> Dataset records:
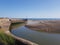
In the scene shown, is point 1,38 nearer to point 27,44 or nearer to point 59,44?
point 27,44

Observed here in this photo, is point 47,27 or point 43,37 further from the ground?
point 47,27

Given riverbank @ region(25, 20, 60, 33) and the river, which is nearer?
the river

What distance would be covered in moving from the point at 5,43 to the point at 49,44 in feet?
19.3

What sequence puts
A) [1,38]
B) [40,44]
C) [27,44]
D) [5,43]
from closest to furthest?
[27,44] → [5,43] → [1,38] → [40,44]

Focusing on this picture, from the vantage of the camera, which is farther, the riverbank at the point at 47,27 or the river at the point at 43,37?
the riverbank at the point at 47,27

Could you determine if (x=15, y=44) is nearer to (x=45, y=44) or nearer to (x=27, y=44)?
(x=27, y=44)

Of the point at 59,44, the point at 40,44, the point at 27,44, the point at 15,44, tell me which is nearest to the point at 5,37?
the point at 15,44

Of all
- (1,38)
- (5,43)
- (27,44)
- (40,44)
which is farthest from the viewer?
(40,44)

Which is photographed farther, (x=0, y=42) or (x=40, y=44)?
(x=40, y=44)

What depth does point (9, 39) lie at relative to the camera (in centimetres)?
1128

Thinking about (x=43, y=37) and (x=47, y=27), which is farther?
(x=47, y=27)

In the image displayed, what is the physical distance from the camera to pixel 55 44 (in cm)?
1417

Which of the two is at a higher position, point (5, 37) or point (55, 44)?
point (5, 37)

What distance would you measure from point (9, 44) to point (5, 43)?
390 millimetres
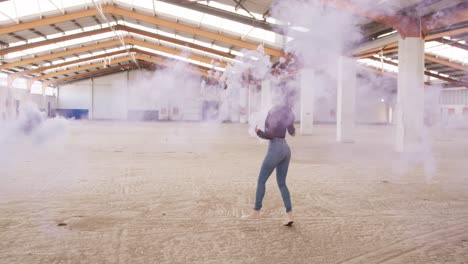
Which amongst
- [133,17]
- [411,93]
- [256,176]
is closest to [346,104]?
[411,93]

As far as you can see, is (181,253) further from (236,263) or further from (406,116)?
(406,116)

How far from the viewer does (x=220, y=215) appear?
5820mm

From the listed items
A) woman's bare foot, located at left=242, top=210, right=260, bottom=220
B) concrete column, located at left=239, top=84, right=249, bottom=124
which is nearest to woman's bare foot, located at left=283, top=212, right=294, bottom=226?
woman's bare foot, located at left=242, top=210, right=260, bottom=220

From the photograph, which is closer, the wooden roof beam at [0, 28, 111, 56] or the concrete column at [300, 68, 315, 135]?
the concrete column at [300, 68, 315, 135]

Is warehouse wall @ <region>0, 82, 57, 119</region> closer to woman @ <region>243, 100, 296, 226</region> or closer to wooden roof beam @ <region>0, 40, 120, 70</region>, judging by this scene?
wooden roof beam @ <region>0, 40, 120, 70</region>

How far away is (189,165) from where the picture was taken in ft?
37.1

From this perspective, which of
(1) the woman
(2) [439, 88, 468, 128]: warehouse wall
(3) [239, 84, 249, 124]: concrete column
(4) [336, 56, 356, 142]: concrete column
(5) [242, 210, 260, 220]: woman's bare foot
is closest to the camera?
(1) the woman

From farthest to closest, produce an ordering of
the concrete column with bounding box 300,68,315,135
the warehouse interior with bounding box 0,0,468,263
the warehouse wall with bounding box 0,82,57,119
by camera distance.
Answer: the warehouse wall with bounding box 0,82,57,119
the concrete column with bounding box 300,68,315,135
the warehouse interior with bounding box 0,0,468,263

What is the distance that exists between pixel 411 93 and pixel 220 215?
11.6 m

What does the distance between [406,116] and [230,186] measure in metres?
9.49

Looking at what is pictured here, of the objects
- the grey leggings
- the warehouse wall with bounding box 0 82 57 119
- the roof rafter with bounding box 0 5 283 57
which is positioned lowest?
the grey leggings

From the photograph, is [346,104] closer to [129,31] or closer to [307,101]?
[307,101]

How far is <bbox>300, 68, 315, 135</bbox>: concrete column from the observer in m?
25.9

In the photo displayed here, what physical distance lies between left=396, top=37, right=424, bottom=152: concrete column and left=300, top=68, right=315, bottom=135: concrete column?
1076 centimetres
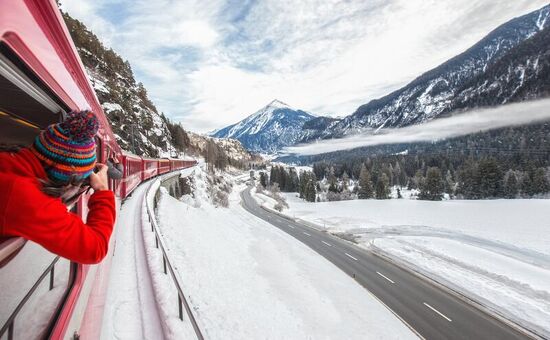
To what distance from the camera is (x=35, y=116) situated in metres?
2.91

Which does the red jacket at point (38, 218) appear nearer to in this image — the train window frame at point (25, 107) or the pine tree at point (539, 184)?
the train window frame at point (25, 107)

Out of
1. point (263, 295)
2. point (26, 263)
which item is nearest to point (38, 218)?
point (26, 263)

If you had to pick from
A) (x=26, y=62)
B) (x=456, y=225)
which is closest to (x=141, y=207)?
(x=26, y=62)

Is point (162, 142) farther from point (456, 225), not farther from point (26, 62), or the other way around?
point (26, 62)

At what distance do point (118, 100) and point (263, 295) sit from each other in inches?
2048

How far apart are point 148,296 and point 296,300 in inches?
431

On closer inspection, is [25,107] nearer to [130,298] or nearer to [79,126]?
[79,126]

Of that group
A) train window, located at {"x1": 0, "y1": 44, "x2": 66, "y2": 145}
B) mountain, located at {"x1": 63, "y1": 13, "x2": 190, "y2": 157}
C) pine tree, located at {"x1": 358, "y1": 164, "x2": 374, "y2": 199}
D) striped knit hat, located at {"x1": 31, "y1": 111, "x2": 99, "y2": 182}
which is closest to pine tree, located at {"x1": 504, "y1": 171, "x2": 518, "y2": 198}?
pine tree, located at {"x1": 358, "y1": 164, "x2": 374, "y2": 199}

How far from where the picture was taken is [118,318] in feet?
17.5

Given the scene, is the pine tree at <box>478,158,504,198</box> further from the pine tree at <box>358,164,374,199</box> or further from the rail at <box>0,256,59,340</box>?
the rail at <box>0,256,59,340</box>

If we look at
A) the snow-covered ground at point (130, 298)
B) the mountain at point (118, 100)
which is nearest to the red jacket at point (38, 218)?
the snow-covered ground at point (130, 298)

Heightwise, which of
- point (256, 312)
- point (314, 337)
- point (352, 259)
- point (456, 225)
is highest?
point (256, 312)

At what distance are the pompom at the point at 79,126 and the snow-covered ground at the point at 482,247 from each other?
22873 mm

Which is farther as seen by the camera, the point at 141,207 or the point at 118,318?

> Problem description: Rewrite all the records with "camera" swapped for "lens" throughout, keeping everything else the same, and omit the pictures.

> Finished task:
In the scene shown, is point 1,38 nearer to point 27,44 or nearer to point 59,44?
point 27,44

Observed here in this photo, is point 47,27 or point 43,37 further from the ground?
point 47,27

Given riverbank @ region(25, 20, 60, 33) and the river, which is nearer?
the river

What distance would be covered in moving from the point at 5,43 to the point at 49,44 in feet?
19.3

What sequence puts
A) [1,38]
B) [40,44]
C) [27,44]
D) [5,43]
from closest to furthest?
[27,44] → [5,43] → [1,38] → [40,44]

Focusing on this picture, from the vantage of the lens, which is farther, the riverbank at the point at 47,27 or the river at the point at 43,37?
the riverbank at the point at 47,27

Could you determine if (x=15, y=44) is nearer to (x=45, y=44) or nearer to (x=27, y=44)?
(x=27, y=44)

Of the point at 59,44, the point at 40,44, the point at 27,44, the point at 15,44, tell me which is nearest to the point at 5,37?
the point at 15,44

Of all
- (1,38)
- (5,43)
- (27,44)
- (40,44)
which is farthest from the viewer?
(40,44)

Which is photographed farther, (x=0, y=42) or (x=40, y=44)?
(x=40, y=44)

What depth does point (9, 39) lie at relative to the lens (in centimetres)?
1128

Thinking about (x=43, y=37) and (x=47, y=27), which is farther?
(x=47, y=27)

In the image displayed, what is the physical distance from the lens to pixel 55 44 (in cm)?
1417

Which of the two is at a higher position, point (5, 37) or point (55, 44)?
point (5, 37)

What distance would you measure from point (9, 44) to point (5, 43)?
390 millimetres
Which amongst
- [133,17]
- [411,93]
- [256,176]
is closest to [346,104]?
[411,93]

As far as you can see, is (181,253) further from (236,263) or further from (406,116)?
(406,116)

How far from the viewer does (x=220, y=215) appear?
5820mm

From the listed items
A) woman's bare foot, located at left=242, top=210, right=260, bottom=220
B) concrete column, located at left=239, top=84, right=249, bottom=124
which is nearest to woman's bare foot, located at left=283, top=212, right=294, bottom=226?
woman's bare foot, located at left=242, top=210, right=260, bottom=220

From the photograph, which is closer, the wooden roof beam at [0, 28, 111, 56] or the concrete column at [300, 68, 315, 135]?
the concrete column at [300, 68, 315, 135]

Is warehouse wall @ <region>0, 82, 57, 119</region> closer to woman @ <region>243, 100, 296, 226</region> or closer to wooden roof beam @ <region>0, 40, 120, 70</region>, judging by this scene?
wooden roof beam @ <region>0, 40, 120, 70</region>

How far away is (189,165) from where the picture was taken in ft?
37.1

From this perspective, which of
(1) the woman
(2) [439, 88, 468, 128]: warehouse wall
(3) [239, 84, 249, 124]: concrete column
(4) [336, 56, 356, 142]: concrete column
(5) [242, 210, 260, 220]: woman's bare foot
is closest to the lens?
(1) the woman

From farthest to closest, produce an ordering of
the concrete column with bounding box 300,68,315,135
the warehouse interior with bounding box 0,0,468,263
the warehouse wall with bounding box 0,82,57,119
by lens distance.
Answer: the warehouse wall with bounding box 0,82,57,119
the concrete column with bounding box 300,68,315,135
the warehouse interior with bounding box 0,0,468,263

What is the distance that exists between pixel 411 93 and pixel 220 215?
11.6 m

What does the distance between [406,116] and [230,186] measure in metres?
9.49

Looking at what is pictured here, of the objects
- the grey leggings
- the warehouse wall with bounding box 0 82 57 119
- the roof rafter with bounding box 0 5 283 57
which is positioned lowest?
the grey leggings

From the photograph, is [346,104] closer to [129,31] or closer to [307,101]?
[307,101]

How far is <bbox>300, 68, 315, 135</bbox>: concrete column from the observer in m?
25.9

In the photo displayed here, what physical distance lies between left=396, top=37, right=424, bottom=152: concrete column and left=300, top=68, right=315, bottom=135: concrete column?
1076 centimetres
To what distance from the lens is (x=35, y=116) situated in metres?
2.91

Which does the red jacket at point (38, 218) appear nearer to in this image — the train window frame at point (25, 107) or the pine tree at point (539, 184)?
the train window frame at point (25, 107)

Out of
1. point (263, 295)
2. point (26, 263)
which item is nearest to point (38, 218)?
point (26, 263)

If you had to pick from
A) (x=26, y=62)
B) (x=456, y=225)
which is closest to (x=141, y=207)?
(x=26, y=62)

Is point (162, 142) farther from point (456, 225), not farther from point (26, 62), or the other way around?
point (26, 62)

At what distance do point (118, 100) and point (263, 295) sit from each other in inches?
2048

How far apart are point 148,296 and point 296,300 in inches?
431

On closer inspection, is [25,107] nearer to [130,298] or nearer to [79,126]?
[79,126]

Of that group
A) train window, located at {"x1": 0, "y1": 44, "x2": 66, "y2": 145}
B) mountain, located at {"x1": 63, "y1": 13, "x2": 190, "y2": 157}
C) pine tree, located at {"x1": 358, "y1": 164, "x2": 374, "y2": 199}
D) striped knit hat, located at {"x1": 31, "y1": 111, "x2": 99, "y2": 182}
which is closest to pine tree, located at {"x1": 504, "y1": 171, "x2": 518, "y2": 198}?
pine tree, located at {"x1": 358, "y1": 164, "x2": 374, "y2": 199}

How far from where the picture was taken is [118,318] in feet?
17.5

Given the scene, is the pine tree at <box>478,158,504,198</box> further from the pine tree at <box>358,164,374,199</box> or further from the rail at <box>0,256,59,340</box>?
the rail at <box>0,256,59,340</box>

If we look at
A) the snow-covered ground at point (130, 298)
B) the mountain at point (118, 100)
which is nearest to the red jacket at point (38, 218)?
the snow-covered ground at point (130, 298)

Heightwise, which of
- point (256, 312)
- point (314, 337)
- point (352, 259)
- point (456, 225)
is highest?
point (256, 312)

At what distance are the pompom at the point at 79,126 and the snow-covered ground at the point at 482,247 from each other?
22873 mm

Which is farther as seen by the lens, the point at 141,207 or the point at 118,318?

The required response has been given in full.